Spatial relation data:
•••

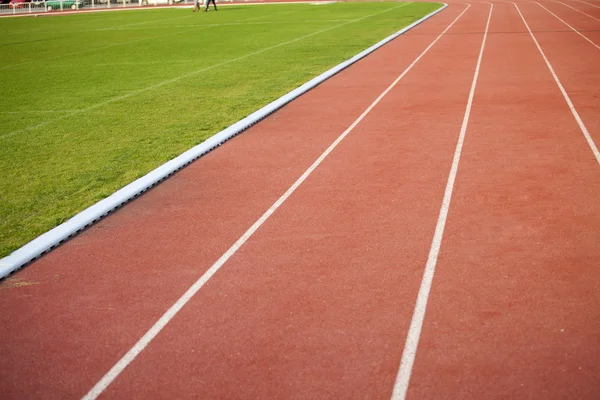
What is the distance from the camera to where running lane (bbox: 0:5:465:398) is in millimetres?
4781

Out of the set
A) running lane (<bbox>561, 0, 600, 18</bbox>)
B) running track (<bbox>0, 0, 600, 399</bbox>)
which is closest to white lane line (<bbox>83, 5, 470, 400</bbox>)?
running track (<bbox>0, 0, 600, 399</bbox>)

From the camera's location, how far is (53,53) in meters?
23.8

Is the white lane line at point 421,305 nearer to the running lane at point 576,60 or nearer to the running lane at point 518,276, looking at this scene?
the running lane at point 518,276

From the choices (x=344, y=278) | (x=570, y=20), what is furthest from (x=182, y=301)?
(x=570, y=20)

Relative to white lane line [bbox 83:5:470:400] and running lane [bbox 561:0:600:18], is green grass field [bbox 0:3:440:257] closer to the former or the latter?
white lane line [bbox 83:5:470:400]

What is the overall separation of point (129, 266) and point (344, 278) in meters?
1.92

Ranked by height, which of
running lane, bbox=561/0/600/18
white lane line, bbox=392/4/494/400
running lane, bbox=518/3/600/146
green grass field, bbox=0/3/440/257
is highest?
running lane, bbox=561/0/600/18

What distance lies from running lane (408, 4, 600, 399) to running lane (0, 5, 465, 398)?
2072 mm

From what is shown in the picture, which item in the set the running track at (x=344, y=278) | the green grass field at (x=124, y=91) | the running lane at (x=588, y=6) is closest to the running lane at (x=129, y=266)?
the running track at (x=344, y=278)

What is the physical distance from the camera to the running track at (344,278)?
449cm

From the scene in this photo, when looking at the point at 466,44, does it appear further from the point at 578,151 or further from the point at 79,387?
the point at 79,387

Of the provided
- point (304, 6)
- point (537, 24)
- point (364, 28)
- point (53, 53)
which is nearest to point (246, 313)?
point (53, 53)

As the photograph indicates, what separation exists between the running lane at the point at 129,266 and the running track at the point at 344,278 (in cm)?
2

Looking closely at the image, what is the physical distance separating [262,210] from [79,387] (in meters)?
3.33
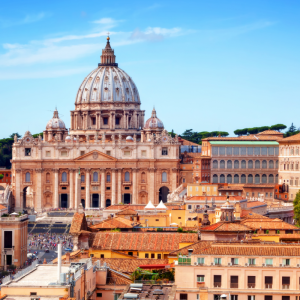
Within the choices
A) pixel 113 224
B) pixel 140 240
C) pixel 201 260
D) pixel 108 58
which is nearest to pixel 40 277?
pixel 201 260

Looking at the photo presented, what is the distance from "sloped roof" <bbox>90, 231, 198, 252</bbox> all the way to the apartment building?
1634 centimetres

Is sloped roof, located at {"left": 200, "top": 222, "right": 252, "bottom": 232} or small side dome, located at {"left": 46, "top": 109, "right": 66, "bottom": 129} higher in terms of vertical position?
small side dome, located at {"left": 46, "top": 109, "right": 66, "bottom": 129}

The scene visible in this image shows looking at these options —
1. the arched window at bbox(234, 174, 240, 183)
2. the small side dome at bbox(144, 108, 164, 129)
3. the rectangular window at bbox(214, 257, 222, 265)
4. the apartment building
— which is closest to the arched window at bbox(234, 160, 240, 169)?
the arched window at bbox(234, 174, 240, 183)

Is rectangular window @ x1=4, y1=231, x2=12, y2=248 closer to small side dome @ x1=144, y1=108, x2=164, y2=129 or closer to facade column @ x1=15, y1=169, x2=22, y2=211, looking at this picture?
facade column @ x1=15, y1=169, x2=22, y2=211

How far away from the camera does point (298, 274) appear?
130ft

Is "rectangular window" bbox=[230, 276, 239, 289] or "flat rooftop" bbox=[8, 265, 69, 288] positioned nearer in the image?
"flat rooftop" bbox=[8, 265, 69, 288]

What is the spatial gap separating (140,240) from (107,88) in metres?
112

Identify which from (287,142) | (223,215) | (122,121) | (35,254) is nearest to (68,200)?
(122,121)

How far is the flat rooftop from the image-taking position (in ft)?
121

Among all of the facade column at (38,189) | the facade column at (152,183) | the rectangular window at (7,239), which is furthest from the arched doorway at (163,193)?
the rectangular window at (7,239)

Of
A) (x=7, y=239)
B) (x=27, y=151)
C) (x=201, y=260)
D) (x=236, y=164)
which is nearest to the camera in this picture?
(x=201, y=260)

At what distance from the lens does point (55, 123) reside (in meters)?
163

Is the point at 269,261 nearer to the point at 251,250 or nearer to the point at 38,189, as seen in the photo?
the point at 251,250

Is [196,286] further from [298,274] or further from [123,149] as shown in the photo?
[123,149]
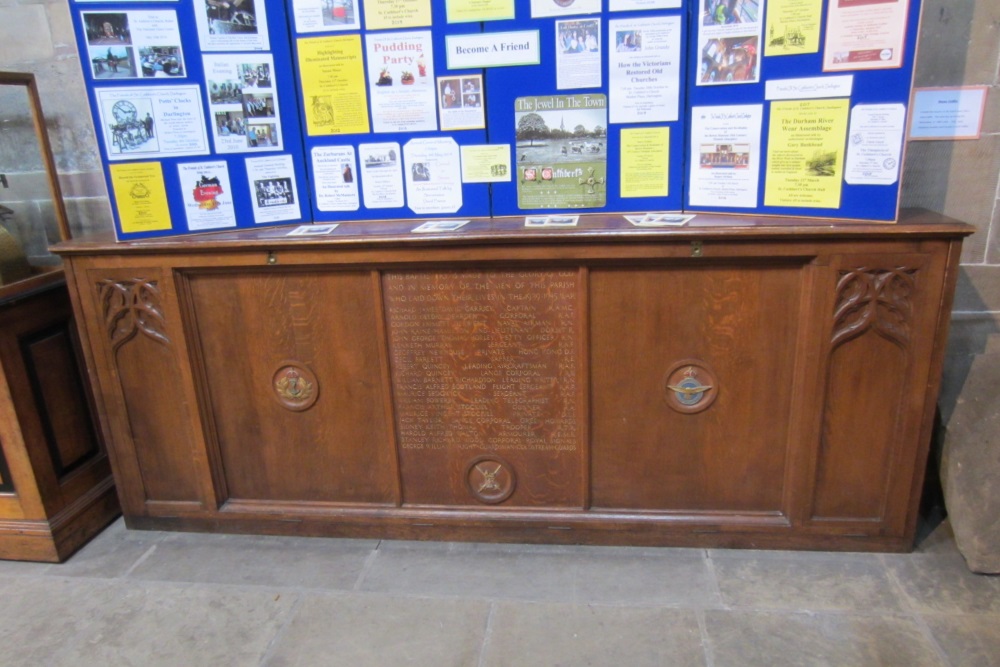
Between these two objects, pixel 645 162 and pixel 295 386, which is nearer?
pixel 645 162

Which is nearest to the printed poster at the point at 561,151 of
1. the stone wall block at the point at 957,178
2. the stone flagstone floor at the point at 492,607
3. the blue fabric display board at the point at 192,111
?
the blue fabric display board at the point at 192,111

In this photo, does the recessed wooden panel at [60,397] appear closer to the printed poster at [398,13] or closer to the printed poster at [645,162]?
the printed poster at [398,13]

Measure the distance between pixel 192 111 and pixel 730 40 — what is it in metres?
1.77

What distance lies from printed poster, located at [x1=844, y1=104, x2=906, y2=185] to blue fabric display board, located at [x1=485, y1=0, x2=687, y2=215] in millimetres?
514

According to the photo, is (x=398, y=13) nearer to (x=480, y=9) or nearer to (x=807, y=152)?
(x=480, y=9)

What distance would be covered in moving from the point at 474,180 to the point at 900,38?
1340mm

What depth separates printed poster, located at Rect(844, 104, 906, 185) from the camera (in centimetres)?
205

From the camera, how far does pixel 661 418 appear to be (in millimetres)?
2381

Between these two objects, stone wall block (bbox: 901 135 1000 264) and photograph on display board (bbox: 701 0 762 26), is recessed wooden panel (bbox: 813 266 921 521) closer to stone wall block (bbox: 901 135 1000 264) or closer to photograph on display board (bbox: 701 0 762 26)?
stone wall block (bbox: 901 135 1000 264)

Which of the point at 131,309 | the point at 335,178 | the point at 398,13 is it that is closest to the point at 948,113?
the point at 398,13

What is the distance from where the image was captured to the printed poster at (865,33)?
6.51 ft

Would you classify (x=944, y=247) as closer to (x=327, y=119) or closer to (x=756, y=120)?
(x=756, y=120)

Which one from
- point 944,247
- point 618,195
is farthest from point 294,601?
point 944,247

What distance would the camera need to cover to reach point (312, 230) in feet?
7.91
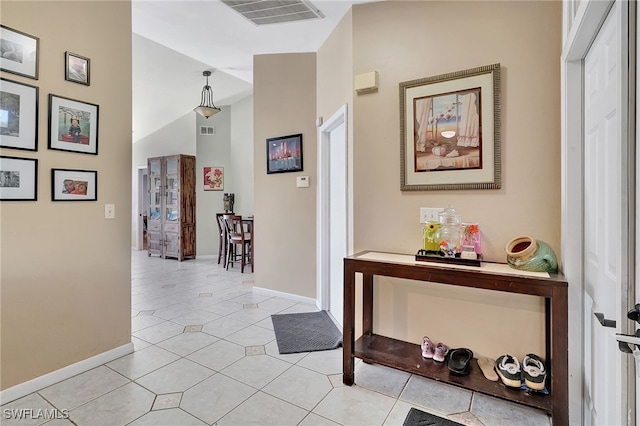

•••

__Instructions for the task__:
Display every line of the rows above that contains the string "nearest". Matching is case-sensitive.

__Response__:
which is nearest to point (246, 313)?
which is nearest to pixel 40 277?
Identify which from (287,142) | (223,215) | (122,121) | (35,254) is nearest to (68,200)?
which is nearest to the camera in this picture?
Which is nearest to the printed poster at the point at 561,151 of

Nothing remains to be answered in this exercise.